Nation & World News – at a Glance – for Friday, June 23, 2023
Deep in the Atlantic, a ‘catastrophic implosion’ and five lives lost
Deep in the Atlantic, a ‘catastrophic implosion’ and five lives lost
A vast multinational search for five people who had descended to view the wreckage of the sunken RMS Titanic ended Thursday after pieces of the privately owned submersible vessel that had carried them were found on the ocean floor, evidence of a “catastrophic implosion” with no survivors, according to the U.S. Coast Guard. The dramatic search effort had mesmerized people worldwide for days after the 22-foot watercraft lost contact with its parent ship less than two hours into its voyage on Sunday. The grim discovery also trained attention on high-risk, high-cost adventure tourism, raising questions about the safety protocols followed by companies that run such expeditions.
Biden seeks to bolster ties with Modi while soft-pedaling differences
President Joe Biden emphasized common ground with Prime Minister Narendra Modi of India during a lavish state visit Thursday, publicly skirting points of friction over the government’s crackdown on human rights in India and Russia’s war in Ukraine in hopes of bolstering economic and geopolitical ties with the world’s most populous nation. Biden treated Modi to a day of red-carpet pageantry and showered him with expansive flattery as he sought to draw India closer at a time when the United States finds itself locked in open conflict with Moscow and in an uneasy standoff with China.

**Record set**
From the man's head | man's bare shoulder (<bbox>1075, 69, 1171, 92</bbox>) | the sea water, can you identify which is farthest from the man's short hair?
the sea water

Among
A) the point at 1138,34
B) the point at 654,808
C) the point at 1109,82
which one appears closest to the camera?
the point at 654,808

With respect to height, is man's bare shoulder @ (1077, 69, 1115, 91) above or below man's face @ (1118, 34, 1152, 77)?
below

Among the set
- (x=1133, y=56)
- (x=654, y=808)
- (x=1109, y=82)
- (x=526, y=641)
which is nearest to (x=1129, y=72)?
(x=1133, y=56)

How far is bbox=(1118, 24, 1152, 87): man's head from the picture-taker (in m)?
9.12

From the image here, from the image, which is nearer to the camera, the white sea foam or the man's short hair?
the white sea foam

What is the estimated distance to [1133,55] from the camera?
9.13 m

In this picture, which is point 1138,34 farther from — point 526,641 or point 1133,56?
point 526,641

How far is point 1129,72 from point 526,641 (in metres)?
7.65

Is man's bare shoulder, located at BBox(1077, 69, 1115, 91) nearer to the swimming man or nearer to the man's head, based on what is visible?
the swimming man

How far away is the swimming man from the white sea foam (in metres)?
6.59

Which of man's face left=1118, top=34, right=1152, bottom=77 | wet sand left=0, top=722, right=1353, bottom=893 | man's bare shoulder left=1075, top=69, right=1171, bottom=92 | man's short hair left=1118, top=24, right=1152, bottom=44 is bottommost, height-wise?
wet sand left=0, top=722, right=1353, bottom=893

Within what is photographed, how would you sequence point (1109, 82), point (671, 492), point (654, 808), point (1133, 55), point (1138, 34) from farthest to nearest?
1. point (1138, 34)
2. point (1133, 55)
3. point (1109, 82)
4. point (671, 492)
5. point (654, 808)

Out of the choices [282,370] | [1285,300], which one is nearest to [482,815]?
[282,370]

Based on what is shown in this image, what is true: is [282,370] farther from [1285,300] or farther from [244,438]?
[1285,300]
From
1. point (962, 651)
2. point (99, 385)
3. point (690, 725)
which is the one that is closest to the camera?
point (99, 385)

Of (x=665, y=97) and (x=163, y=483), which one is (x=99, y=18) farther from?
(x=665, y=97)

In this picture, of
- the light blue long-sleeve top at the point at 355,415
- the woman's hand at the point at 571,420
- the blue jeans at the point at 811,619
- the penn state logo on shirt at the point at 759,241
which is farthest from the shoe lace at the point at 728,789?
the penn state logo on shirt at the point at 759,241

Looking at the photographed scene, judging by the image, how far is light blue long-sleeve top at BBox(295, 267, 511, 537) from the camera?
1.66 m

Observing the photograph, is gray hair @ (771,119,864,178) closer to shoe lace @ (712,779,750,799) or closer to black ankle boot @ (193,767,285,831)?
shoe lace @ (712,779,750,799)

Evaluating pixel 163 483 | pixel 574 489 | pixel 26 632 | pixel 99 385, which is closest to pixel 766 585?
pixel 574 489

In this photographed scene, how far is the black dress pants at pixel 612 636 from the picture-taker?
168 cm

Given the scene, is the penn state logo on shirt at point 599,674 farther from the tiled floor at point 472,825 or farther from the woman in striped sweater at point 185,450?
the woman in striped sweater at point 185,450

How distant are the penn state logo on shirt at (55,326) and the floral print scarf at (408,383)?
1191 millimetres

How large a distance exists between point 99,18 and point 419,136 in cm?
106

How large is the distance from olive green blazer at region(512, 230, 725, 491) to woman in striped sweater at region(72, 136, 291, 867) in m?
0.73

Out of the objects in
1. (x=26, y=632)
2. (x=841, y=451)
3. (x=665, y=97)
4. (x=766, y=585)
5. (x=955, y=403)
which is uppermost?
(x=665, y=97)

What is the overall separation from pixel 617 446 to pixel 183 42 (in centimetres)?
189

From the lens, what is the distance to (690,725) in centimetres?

**To be done**
1 – Answer these from the news roundup, one line each:
(a) How long was the submersible that lost contact with its parent ship?
(b) How far into its Sunday voyage did the watercraft lose contact?
(c) On what day did Biden host Modi for the state visit?
2 – Copy the entries word for word, starting at the very first entry and ending at the line that contains "5. point (654, 808)".

**Solution list**
1 –
(a) 22 feet
(b) Less than two hours
(c) Thursday

2 –
From the man's head | man's bare shoulder (<bbox>1075, 69, 1171, 92</bbox>) | the sea water, can you identify which is farthest from the man's short hair?
the sea water

Among
A) the point at 1138,34
B) the point at 654,808
C) the point at 1109,82
which one appears closest to the camera?
the point at 654,808

With respect to height, is man's bare shoulder @ (1077, 69, 1115, 91) above or below man's face @ (1118, 34, 1152, 77)?
below

Among the set
- (x=1133, y=56)
- (x=654, y=808)
- (x=1109, y=82)
- (x=526, y=641)
which is nearest to (x=1129, y=72)?
(x=1133, y=56)

How far is bbox=(1118, 24, 1152, 87): man's head from the picture-taker (in m)?
9.12

From the image here, from the image, which is nearer to the camera, the white sea foam or the man's short hair?
the white sea foam

What is the estimated distance to [1133,55] from the camera?
9.13 m

In this picture, which is point 1138,34 farther from — point 526,641 or point 1133,56?
point 526,641

How far is point 1129,72 from point 526,641 (in metres)?
7.65

Is man's bare shoulder, located at BBox(1077, 69, 1115, 91) nearer to the swimming man or nearer to the man's head, based on what is visible?
the swimming man

How far away is the swimming man from the white sea foam (in metres)?
6.59

Which of man's face left=1118, top=34, right=1152, bottom=77 | wet sand left=0, top=722, right=1353, bottom=893 | man's bare shoulder left=1075, top=69, right=1171, bottom=92 | man's short hair left=1118, top=24, right=1152, bottom=44 is bottommost, height-wise?
wet sand left=0, top=722, right=1353, bottom=893

Within what is photographed, how would you sequence point (1109, 82), point (671, 492), point (654, 808), point (1133, 55), point (1138, 34) from farthest to nearest?
1. point (1138, 34)
2. point (1133, 55)
3. point (1109, 82)
4. point (671, 492)
5. point (654, 808)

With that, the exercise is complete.